Quoted text -
= = = = =

Cockapoodledoo said:


> Oh bless her. Look at those ears! Lol. I've got hardly any photos of Rufus doing agility. Will have to take someone with me one day. Problem is I train 8 - 9pm so it's only high summer that it's light enough. It won't be long before the floodlights are back on.
> 
> Karen and Rufus x


Oh I'd love to see movies of him if you can persuade someone to go with you. Does he bark a lot like Flo? She is quite well behaved but barks quite a bit as soon as I take her lead off and she knows her turn is coming.

Her favourite thing is the A frame. Last week she sprinted up it and literally did a flying jump over the top but is always really happy tp pause on the contact point waiting for her treat as she is such a greedy guts.

A couple of weeks ago she was supposed to do 2 jumps and come round to the A frame. John had already put a treat at the end of the A frame and when I let her go she turned round went and grabbed the treat then came back and did the whole thing in the right order.

John has said she is potentially a good agility dog but I think he thinks she is held back by her owner who is not potentially a good agility handler


----------



## Cockapoodledoo (Feb 8, 2011)

Goodness me Mandy, our dogs sound identical! Rufus gets really over excited when it is his go and barks like mad. I've had to start using a jiff lemon filled with water which I spray at him if he barks too much. It may sound cruel but it works a treat. I'm reaching the point now where I just show him the squeezie jiff lemon and he stops!

= = = = =

Data section -
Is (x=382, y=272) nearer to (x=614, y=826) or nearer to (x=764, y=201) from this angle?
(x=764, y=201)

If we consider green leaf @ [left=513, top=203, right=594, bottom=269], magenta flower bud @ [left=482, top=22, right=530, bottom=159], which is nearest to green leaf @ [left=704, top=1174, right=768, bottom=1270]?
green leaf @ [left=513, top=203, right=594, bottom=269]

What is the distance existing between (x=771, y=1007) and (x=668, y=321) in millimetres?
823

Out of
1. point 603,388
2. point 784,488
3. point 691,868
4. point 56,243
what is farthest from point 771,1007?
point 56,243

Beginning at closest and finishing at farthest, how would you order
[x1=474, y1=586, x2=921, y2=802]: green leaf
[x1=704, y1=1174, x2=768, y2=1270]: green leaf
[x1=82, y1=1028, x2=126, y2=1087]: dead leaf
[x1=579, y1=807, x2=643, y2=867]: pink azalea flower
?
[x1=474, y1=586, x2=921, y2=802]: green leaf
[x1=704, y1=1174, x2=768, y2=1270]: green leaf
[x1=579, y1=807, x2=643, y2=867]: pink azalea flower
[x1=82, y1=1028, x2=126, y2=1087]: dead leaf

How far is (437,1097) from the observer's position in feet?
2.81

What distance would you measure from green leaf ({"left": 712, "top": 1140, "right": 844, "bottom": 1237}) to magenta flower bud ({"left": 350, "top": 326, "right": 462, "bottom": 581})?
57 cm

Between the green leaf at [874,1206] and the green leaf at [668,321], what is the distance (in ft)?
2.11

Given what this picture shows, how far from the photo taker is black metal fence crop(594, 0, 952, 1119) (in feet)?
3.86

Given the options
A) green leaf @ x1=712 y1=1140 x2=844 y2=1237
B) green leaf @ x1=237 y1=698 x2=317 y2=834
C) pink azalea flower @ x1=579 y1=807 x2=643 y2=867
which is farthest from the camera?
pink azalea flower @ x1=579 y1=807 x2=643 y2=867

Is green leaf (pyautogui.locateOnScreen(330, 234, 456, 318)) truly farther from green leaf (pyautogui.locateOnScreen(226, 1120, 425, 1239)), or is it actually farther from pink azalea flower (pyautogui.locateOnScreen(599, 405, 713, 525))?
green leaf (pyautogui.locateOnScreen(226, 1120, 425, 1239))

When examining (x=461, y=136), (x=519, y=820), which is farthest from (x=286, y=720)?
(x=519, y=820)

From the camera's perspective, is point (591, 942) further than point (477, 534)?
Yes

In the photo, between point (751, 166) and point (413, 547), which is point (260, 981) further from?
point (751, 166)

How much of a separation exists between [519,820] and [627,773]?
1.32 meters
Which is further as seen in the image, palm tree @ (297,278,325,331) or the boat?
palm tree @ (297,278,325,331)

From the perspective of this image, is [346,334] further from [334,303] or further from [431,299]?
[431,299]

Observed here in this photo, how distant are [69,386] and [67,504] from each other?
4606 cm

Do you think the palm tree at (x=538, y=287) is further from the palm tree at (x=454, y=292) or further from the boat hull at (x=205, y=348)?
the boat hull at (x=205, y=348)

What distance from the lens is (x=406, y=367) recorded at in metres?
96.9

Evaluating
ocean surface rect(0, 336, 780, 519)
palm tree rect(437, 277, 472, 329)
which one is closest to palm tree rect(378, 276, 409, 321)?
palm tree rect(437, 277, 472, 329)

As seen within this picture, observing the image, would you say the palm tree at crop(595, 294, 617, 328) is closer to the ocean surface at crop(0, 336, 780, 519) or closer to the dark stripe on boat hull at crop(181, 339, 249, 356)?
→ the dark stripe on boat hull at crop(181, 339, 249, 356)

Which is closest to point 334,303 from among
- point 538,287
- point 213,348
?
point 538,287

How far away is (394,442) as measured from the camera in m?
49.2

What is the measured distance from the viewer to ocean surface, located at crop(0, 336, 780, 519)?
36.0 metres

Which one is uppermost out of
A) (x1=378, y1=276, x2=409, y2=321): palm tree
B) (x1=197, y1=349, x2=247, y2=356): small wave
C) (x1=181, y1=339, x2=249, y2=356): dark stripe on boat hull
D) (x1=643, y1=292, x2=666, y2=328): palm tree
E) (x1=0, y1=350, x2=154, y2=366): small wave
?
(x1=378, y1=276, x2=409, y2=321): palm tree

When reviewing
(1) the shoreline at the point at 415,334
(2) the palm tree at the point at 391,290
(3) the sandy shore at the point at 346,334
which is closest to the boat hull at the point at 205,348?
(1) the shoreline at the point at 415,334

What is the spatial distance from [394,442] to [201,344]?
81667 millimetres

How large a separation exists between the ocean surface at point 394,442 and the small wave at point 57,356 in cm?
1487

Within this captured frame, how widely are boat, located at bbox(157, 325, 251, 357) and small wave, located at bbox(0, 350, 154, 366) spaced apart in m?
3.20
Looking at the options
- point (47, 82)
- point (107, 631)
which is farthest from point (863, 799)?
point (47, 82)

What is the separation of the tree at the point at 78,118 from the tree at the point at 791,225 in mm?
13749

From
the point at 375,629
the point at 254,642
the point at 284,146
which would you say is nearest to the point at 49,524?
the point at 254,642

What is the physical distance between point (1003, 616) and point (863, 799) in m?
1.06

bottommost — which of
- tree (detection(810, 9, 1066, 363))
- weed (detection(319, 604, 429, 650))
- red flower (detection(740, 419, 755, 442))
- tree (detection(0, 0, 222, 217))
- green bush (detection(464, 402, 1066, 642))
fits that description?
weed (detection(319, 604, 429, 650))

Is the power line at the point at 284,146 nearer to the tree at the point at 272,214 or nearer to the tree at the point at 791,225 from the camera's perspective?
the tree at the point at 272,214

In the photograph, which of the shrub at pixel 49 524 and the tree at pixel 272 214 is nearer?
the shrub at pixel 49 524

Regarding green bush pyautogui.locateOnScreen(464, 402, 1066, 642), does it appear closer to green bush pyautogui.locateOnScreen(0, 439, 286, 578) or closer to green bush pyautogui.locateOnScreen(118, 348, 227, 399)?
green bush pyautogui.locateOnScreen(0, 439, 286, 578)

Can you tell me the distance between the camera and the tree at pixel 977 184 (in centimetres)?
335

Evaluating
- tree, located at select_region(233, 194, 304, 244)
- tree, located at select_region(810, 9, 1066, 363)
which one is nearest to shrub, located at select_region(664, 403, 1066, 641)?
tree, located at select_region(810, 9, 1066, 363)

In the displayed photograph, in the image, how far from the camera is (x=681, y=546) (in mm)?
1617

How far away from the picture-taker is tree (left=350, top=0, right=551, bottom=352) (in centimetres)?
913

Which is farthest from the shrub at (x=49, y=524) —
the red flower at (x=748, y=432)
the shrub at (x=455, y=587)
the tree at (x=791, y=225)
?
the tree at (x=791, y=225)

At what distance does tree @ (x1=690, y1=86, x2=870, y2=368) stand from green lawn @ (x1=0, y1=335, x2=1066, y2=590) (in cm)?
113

= = = = =

Job 1 -
Present the entries starting at the line that contains "What is the measured" and ending at the line that contains "36.0 metres" as a Markdown table with the columns Row and Line, leaving out blank lines.
Job 2 -
Carry the forum thread about dog agility forward from its last sentence.
The forum posts about dog agility training have no connection to the entries.

Final answer 1 -
| Row | Line |
|---|---|
| 1 | What is the measured distance from the viewer to ocean surface, located at crop(0, 336, 780, 519)? |
| 2 | 36.0 metres |

Final answer 2 -
It really takes a while to get the handling right. It's the thinking ahead to the next obstacle that gets me. Straight lines are a dream!

I'll see what I can do over August about getting at least some pics if not a movie.

Karen and Rufus x


----------



## weez74 (Feb 9, 2011)

Thanks everyone - we had lots of fun. I had looked into all the kit (Cani-X is a proper sport and so you can buy lots of kit for running with dogs) but it was so expensive (a really basic kit was over £20 and it looked really cheap and horrible - the good stuff was about £100!) and I thought there was a chance that Rosie might not like it and it would be a waste. 

Luckily, when we first got Rosie I bought a Halti lead, that is really versatile and you can clip it a number of different ways, and I found I can actually clip it round my waist. Then I bought a normal halter for her (which cost about £6 and which I also use on her, with a seatbelt clip, when she travels in my Mini), and finally, found a bungee on ebay that has carabiners on each end (about £2.50 for two, I think), so that went in between the two, to absorb the shock of her stopping to wee/chasing birds, or me falling over!

It worked really well! I thought that if we kept going, I would invest in the proper stuff, but to be honest, this works so well that I'm not sure I'll bother. Cani-X is about getting your dog to pull you along, rather than jog along beside you, which is why they have padded harnesses and heavyweight leads, but I'm not interested in that type of running, so my equipment will do fine!

I love the agility pics, Mandy - Flo is so good! I'm definitely interested in doing that with Rosie, but that looks much more high-impact than running, so I think I should definitely wait until she's older.


----------



## weez74 (Feb 9, 2011)

Cockapoodledoo said:


> Well I'm just getting over reading 50 minutes! Running for 50 minutes Louise?!! I can walk all day and have done a couple of walking marathons but I can't run to the end of the road without dying! Lol.
> 
> I'd like to train myself to run. I've looked into it a bit and the slow and steady build up is the route for me......run for one minute; walk for two minutes; run for one minute ....etc etc. Though the second week you need to aim for five minutes of running in one go .......hmmmmn. Lol
> 
> ...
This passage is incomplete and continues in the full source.